* start DOCUMENT SEGMENT *

Since gcc does not provide unwind.h on NetBSD, using it to build LLVM normally results in the built-in unwinder library from GCC being combined with unwind.h installed as part of libexecinfo. However, the API defined by the latter header is type-incompatible with most of the other implementations, and caused libc++abi build to fail.

In order to resolve the build issue, we agreed to use LLVM's own unwinder implementation (llvm-libunwind) which we were building anyway, via the following CMake option:

-DLIBCXXABI_USE_LLVM_UNWINDER=ON

I have started a thread about fixing unwind.h to be more compatible.

noatime behavior

noatime is a filesystem mount option that is meant to inhibit atime updates on file accesses. This is usually done in order to avoid spurious inode writes when performing read-level operations. However, unlike the other implementations NetBSD not only disables automatic atime updates but also explicitly blocks explicit updates via utime() family of functions.

* end DOCUMENT SEGMENT *

Name every software component in the passage on NetBSD build issues whose name contains the lower-case letters "lib". The listing that follows comes from a separate source and is unrelated to the passage above.

* start DATA SEGMENT *

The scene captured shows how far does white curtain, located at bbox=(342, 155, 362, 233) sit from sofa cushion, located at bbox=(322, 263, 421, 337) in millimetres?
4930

* end DATA SEGMENT *

SOLUTION FOR THIS EXERCISE: libexecinfo, libc++abi, llvm-libunwind